以下のエントリのうち、「Looking at the scene, would」を含む行からエントリの末尾までを、両端の行も含めて一字一句違えずに再現してください。
-*-*-
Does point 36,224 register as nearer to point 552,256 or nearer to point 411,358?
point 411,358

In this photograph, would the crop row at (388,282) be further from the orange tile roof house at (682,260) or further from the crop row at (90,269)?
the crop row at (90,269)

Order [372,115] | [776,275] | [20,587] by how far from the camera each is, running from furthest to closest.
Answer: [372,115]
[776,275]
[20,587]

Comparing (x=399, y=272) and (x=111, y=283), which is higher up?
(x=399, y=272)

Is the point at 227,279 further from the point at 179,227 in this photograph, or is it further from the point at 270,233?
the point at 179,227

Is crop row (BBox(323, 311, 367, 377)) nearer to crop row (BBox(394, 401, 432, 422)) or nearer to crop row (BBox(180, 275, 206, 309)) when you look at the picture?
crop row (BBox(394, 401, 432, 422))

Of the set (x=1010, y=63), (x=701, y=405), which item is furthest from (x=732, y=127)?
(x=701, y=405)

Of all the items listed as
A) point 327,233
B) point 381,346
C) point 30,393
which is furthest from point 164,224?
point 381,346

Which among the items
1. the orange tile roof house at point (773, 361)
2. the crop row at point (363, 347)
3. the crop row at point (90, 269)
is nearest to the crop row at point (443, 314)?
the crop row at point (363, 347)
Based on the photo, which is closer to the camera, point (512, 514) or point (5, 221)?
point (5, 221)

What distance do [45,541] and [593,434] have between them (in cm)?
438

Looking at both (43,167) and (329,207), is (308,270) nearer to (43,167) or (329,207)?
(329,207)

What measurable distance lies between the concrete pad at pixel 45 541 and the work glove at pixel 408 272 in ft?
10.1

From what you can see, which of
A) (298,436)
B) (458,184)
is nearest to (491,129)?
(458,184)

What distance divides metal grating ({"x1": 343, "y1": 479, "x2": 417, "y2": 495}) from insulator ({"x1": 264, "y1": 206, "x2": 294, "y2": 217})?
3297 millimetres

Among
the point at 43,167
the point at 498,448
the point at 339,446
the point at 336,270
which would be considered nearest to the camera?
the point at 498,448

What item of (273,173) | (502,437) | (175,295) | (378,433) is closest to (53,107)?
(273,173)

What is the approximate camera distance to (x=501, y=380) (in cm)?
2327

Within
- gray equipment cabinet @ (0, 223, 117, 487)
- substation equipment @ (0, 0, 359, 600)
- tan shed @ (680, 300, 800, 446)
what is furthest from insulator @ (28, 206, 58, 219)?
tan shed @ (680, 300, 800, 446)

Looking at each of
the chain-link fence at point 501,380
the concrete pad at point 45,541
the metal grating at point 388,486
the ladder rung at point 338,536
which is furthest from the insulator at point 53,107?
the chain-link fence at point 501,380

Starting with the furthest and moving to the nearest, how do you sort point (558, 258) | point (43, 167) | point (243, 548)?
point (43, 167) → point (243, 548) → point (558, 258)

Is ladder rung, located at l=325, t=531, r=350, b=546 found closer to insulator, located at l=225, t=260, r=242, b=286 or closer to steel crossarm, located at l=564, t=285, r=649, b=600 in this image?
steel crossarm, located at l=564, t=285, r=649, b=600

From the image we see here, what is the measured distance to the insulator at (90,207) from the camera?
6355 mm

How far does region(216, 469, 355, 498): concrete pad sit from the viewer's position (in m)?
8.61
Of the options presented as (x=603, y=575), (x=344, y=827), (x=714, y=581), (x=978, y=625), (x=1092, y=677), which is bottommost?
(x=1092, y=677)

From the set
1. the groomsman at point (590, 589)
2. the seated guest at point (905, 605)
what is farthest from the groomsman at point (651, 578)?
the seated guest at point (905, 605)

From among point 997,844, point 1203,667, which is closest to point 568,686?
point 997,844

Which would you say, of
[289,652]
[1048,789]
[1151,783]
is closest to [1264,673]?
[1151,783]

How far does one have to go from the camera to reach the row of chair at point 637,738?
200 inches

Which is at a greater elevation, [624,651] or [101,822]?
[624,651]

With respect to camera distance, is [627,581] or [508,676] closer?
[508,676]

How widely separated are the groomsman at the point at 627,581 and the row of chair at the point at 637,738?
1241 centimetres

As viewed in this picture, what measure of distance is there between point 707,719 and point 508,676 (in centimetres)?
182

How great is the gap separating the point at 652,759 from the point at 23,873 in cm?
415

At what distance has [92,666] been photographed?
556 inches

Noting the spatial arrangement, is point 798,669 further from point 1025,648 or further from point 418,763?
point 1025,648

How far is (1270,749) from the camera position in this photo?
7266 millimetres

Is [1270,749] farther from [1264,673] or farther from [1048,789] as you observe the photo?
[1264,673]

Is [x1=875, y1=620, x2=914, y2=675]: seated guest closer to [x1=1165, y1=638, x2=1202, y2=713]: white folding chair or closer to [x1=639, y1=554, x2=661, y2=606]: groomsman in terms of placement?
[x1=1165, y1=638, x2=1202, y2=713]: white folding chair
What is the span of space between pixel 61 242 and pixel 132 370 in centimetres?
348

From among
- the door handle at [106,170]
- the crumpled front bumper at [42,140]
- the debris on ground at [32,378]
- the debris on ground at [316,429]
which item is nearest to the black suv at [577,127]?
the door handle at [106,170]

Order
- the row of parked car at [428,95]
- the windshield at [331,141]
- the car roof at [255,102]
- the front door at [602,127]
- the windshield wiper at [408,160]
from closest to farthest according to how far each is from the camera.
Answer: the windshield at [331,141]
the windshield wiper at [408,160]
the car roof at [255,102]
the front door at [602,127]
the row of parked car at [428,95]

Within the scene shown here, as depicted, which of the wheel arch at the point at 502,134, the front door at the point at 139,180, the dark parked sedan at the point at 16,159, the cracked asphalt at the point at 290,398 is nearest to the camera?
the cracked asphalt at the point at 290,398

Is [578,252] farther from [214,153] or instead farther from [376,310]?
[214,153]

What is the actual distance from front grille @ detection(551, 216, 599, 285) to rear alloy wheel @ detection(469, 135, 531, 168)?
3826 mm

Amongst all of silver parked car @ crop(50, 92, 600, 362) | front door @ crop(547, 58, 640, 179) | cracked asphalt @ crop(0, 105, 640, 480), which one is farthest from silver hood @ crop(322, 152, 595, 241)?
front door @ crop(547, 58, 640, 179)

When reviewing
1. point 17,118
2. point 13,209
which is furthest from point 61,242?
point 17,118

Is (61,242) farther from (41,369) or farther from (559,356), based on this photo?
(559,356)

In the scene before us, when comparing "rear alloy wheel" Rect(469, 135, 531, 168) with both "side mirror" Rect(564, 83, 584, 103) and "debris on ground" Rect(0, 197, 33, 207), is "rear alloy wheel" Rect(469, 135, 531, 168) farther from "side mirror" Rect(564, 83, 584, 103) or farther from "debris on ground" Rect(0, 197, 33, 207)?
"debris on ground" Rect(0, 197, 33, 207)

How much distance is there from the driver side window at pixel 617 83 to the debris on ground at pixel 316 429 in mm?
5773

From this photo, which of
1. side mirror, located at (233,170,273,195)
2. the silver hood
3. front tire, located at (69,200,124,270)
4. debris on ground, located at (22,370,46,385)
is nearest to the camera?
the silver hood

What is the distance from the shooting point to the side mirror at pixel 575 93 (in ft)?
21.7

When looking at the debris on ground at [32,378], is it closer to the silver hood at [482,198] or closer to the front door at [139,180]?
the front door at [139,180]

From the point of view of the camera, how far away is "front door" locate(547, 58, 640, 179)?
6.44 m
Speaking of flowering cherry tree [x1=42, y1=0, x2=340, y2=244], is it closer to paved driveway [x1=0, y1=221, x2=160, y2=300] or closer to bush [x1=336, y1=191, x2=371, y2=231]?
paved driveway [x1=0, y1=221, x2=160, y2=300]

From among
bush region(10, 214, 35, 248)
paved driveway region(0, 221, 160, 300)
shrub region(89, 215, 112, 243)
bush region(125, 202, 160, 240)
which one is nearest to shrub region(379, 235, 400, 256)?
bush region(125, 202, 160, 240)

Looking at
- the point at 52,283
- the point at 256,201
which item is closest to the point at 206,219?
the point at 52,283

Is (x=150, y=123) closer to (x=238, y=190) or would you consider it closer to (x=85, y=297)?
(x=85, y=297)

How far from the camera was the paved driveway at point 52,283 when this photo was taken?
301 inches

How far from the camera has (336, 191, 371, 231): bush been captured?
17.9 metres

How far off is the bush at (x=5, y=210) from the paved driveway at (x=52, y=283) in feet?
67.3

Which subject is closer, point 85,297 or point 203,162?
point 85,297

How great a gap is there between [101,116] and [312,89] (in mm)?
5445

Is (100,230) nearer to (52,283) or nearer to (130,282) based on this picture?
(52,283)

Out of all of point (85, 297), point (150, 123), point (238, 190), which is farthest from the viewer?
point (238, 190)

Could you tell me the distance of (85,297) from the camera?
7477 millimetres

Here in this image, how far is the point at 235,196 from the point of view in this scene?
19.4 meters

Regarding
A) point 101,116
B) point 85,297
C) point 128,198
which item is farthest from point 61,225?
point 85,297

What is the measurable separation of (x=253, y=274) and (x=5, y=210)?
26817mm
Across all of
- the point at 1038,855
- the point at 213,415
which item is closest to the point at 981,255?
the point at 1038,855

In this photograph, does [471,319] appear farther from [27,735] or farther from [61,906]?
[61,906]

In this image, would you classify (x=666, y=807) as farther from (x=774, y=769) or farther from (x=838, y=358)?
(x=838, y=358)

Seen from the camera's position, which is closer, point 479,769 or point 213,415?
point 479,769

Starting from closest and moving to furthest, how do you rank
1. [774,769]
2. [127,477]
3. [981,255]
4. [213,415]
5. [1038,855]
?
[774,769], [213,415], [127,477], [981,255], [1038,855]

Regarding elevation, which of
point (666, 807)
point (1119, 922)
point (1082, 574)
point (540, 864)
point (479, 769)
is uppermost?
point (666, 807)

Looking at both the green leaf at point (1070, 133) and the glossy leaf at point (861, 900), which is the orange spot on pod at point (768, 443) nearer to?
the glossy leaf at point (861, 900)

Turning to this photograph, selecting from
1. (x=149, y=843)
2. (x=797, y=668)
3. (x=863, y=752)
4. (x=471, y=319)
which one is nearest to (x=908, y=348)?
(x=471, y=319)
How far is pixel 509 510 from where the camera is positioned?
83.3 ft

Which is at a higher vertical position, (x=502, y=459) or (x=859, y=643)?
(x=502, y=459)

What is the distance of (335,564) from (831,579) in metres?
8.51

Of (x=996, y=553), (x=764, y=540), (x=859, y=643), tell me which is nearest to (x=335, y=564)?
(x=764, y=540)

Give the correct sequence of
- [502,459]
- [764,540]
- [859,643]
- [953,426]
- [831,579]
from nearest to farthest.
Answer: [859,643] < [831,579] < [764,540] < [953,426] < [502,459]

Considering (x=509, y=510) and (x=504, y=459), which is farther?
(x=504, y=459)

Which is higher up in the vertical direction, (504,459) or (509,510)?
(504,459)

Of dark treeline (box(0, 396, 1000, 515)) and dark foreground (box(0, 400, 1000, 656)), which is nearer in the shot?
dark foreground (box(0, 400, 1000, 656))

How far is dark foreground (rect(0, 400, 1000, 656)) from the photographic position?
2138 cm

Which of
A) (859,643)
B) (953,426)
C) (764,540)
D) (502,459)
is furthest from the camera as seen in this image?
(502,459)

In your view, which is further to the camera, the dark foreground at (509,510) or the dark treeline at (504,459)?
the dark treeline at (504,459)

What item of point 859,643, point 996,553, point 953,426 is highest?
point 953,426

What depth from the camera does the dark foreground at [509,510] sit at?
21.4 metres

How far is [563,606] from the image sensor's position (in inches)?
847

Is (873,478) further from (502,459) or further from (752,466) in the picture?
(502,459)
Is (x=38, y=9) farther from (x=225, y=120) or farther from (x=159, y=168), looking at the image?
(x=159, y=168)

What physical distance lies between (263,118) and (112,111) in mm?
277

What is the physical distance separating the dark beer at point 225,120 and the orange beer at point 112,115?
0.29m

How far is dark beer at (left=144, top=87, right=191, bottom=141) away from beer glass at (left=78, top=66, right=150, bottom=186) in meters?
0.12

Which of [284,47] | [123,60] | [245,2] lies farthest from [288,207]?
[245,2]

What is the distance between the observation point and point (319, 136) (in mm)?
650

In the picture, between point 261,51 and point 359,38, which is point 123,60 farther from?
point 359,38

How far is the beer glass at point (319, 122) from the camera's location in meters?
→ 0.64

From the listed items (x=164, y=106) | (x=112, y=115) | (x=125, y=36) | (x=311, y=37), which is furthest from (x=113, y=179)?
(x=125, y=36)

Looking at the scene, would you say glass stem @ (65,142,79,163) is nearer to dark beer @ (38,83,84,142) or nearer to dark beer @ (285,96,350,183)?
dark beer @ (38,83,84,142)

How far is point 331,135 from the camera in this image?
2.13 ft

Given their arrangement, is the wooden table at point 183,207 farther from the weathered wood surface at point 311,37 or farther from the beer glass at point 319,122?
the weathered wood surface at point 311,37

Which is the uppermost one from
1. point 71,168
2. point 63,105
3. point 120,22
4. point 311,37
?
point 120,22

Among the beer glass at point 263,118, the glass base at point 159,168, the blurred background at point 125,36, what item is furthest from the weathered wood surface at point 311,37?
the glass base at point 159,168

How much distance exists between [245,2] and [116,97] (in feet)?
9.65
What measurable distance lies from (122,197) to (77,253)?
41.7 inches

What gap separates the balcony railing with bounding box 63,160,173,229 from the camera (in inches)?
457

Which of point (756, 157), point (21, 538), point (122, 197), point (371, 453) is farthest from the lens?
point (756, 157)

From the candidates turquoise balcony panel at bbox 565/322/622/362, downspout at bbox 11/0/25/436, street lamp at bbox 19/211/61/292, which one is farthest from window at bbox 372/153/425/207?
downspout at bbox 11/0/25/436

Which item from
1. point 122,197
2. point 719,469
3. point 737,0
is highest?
-*-*-
* 完成例:
Looking at the scene, would you say glass stem @ (65,142,79,163) is nearer to dark beer @ (38,83,84,142) or nearer to dark beer @ (285,96,350,183)?
dark beer @ (38,83,84,142)

How far is point 331,135 from the camera in this image?
2.13 ft

Given their arrangement, is the wooden table at point 183,207 farther from the weathered wood surface at point 311,37 or farther from the beer glass at point 319,122?
the weathered wood surface at point 311,37

Which is the uppermost one from
1. point 71,168
2. point 63,105
3. point 120,22
4. point 311,37
?
point 120,22

Among the beer glass at point 263,118, the glass base at point 159,168, the blurred background at point 125,36, what item is furthest from the weathered wood surface at point 311,37?
the glass base at point 159,168

How much distance exists between [245,2] and [116,97] (in feet)?
9.65
What measurable distance lies from (122,197) to (77,253)?
41.7 inches

What gap separates the balcony railing with bounding box 63,160,173,229 from the camera (in inches)?
457

Which of point (756, 157), point (21, 538), point (122, 197), point (371, 453) is farthest from the lens?
point (756, 157)

From the candidates turquoise balcony panel at bbox 565/322/622/362, downspout at bbox 11/0/25/436, street lamp at bbox 19/211/61/292, which one is farthest from window at bbox 372/153/425/207?
downspout at bbox 11/0/25/436

Which item from
1. point 122,197
2. point 719,469
3. point 737,0
is highest?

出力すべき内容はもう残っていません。